Der Kläger ist eine gemeinsame Einrichtung der Tarifvertragsparteien im Baugewerbe. Auf der Grundlage des Tarifvertrages über das Sozialkassenverfahren im Baugewerbe (VTV), der in der Vergangenheit regelmäßig für allgemeinverbindlich erklärt worden ist, i.V.m. dem Sozialkassenverfahrenssicherungsgesetz (SokaSiG) nimmt er die Beklagte nach Verbindung von vier Verfahren zur gemeinsamen Verhandlung und Entscheidung auf Zahlung von Beiträgen in Höhe von 199.109,50 Euro in Anspruch. Dabei handelt es sich um Beiträge für gewerbliche Arbeitnehmer in dem Zeitraum Dezember 2012 bis September 2017 sowie für Angestellte in dem Zeitraum Februar 2013 bis September 2017. Der Kläger berechnete seine Beitragsforderung für die gewerblichen Arbeitnehmer auf der Grundlage statistischer Durchschnittslöhne und legte dabei zu Grunde, dass pro Monat mindestens fünf gewerbliche Arbeitnehmer beschäftigt waren, bei den Angestellten ging er von einem Angestellten pro Monat aus.
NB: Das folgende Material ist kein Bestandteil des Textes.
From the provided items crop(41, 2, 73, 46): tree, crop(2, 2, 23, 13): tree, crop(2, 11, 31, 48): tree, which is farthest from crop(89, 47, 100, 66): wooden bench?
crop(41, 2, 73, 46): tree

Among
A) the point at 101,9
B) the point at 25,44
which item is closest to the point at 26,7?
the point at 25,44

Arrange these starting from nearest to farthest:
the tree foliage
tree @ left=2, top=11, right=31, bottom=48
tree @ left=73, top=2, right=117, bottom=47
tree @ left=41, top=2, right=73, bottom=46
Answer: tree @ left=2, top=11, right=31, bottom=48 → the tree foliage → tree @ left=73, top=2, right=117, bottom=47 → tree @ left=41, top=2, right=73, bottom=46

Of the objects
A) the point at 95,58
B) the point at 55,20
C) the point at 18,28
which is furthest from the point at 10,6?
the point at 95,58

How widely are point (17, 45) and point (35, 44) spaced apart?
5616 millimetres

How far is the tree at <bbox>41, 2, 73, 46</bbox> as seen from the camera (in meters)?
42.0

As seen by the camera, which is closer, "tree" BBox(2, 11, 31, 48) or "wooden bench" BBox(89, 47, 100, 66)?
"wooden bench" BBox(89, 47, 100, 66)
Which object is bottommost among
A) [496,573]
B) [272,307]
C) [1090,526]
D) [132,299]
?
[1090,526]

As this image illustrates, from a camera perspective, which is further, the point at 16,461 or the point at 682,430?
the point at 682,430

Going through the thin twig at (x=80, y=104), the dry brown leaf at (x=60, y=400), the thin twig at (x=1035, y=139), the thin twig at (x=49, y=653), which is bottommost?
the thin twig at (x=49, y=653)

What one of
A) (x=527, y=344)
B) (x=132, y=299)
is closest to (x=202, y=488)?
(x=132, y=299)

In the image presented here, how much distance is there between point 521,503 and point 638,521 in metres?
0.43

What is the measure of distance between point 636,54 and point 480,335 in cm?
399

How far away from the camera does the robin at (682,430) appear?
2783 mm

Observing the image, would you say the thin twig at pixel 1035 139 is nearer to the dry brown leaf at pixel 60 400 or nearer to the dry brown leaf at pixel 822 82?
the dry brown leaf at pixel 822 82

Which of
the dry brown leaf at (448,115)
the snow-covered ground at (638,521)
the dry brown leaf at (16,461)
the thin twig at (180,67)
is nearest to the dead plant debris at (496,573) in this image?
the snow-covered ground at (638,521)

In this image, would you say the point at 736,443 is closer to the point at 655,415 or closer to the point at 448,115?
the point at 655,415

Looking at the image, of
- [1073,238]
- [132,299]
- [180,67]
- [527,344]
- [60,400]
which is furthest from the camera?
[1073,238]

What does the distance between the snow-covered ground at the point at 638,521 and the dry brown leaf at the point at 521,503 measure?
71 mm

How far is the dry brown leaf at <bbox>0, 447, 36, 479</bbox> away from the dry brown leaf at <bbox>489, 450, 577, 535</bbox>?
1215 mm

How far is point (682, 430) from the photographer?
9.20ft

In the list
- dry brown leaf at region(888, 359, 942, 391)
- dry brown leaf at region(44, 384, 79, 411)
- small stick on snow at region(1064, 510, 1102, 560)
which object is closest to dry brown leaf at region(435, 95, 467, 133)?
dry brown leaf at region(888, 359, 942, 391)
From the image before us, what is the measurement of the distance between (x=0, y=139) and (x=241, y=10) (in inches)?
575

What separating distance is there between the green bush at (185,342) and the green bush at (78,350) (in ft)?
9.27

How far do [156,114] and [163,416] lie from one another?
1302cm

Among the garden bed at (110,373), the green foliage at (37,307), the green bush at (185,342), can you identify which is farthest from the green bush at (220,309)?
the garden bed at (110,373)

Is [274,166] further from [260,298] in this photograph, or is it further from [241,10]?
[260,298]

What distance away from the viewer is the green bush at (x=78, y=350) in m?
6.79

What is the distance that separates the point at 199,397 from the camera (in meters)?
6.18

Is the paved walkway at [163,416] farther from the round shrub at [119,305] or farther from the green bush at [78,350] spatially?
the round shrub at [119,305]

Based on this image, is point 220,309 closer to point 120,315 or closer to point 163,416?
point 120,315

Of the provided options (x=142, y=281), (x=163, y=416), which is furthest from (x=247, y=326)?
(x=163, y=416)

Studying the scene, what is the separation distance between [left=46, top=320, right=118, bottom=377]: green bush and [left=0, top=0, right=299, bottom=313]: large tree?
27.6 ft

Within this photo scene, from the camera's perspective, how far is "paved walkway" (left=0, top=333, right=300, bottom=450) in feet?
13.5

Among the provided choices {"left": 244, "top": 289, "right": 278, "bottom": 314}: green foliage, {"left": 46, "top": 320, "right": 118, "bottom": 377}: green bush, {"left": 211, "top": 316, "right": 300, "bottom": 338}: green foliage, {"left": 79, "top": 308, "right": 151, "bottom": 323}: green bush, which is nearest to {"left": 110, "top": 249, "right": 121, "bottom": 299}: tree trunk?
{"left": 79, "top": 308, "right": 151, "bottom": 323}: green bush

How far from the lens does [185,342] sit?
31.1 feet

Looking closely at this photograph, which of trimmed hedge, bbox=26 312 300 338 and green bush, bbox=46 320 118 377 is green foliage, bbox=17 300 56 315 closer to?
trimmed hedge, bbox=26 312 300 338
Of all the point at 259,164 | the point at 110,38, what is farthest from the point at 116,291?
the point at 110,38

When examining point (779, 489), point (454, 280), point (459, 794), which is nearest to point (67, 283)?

Die Beklagte montierte in den streitgegenständlichen Kalenderjahren Kühlzellen - vorwiegend der Fa. A - bei ihren Kunden. Diese waren insbesondere Restaurants der Systemgastronomie, Lebensmittelgeschäfte, wie z.B. B oder C, Tankstellen, Getränkehersteller oder Kitas. Dabei wurden aus vorgefertigten Teilen begehbare Zellen errichtet, die der Kühlung von Getränken und Nahrungsmitteln dienten. Die Paneelen wurden mit einem Nutfederschlosssystem verbunden und die Zwischenräume mit Silikon abgedichtet. Das Kühlaggregat wurde teilweise mitgeliefert und von eigenen Arbeitnehmern dann eingehängt, teilweise wurde es erst später montiert. Jedenfalls in einem geringen Umfang sind die Arbeitnehmer auch bei der Fa. D (HRB xxxx Amtsgericht Osnabrück) (kurz: D) eingesetzt worden. Dort wurden große Kühlhallen zur Aufbewahrung von landwirtschaftlichen Produkten montiert. Über die genauen Einzelheiten der betrieblichen Tätigkeit, insbesondere über die Frage, ob die Arbeitnehmer große Kühlhallen zur Kühlung landwirtschaftlicher Produkte montiert haben, herrscht zwischen den Parteien Streit.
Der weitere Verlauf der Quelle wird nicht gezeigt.